## Instructions for the task
Which lines in the entries contain the word "from"? Show every one of them.

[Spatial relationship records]
========
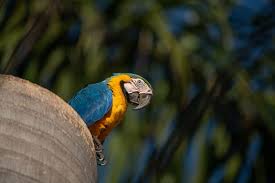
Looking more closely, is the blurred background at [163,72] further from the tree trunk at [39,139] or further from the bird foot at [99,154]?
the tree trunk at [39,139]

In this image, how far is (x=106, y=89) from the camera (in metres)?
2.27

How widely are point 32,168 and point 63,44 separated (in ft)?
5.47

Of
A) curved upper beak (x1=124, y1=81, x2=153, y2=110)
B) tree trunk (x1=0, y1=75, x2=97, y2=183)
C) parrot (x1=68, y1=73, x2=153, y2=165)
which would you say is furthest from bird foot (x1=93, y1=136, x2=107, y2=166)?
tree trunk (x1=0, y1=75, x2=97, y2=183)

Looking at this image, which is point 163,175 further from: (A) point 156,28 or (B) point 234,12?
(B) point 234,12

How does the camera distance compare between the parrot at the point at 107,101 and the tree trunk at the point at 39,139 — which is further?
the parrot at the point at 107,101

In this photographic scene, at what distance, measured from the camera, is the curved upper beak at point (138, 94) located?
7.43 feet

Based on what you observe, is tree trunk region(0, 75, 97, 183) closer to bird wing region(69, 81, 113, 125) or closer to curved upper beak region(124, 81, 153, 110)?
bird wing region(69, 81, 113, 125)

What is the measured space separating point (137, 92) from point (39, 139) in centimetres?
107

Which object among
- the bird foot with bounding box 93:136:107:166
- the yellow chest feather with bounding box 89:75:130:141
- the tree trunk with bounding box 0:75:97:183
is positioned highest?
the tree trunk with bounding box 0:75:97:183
========
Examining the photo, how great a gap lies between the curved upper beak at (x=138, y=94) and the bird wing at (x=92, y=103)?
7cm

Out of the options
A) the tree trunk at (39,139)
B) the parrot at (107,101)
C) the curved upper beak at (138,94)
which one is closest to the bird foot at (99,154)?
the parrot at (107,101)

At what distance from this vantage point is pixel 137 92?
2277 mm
========
## Written response
Looking more closely, is the blurred background at [163,72] further from the tree trunk at [39,139] or further from the bird foot at [99,154]?
In this image, how far is (x=106, y=89) from the camera (in metres)?
which would you say is furthest from bird foot (x1=93, y1=136, x2=107, y2=166)?
Looking at this image, which is point 163,175 further from: (A) point 156,28 or (B) point 234,12?
In this photographic scene, at what distance, measured from the camera, is the curved upper beak at point (138, 94) located?
What is the measured space separating point (137, 92) from point (39, 139) in centimetres?
At what distance from this vantage point is pixel 137 92?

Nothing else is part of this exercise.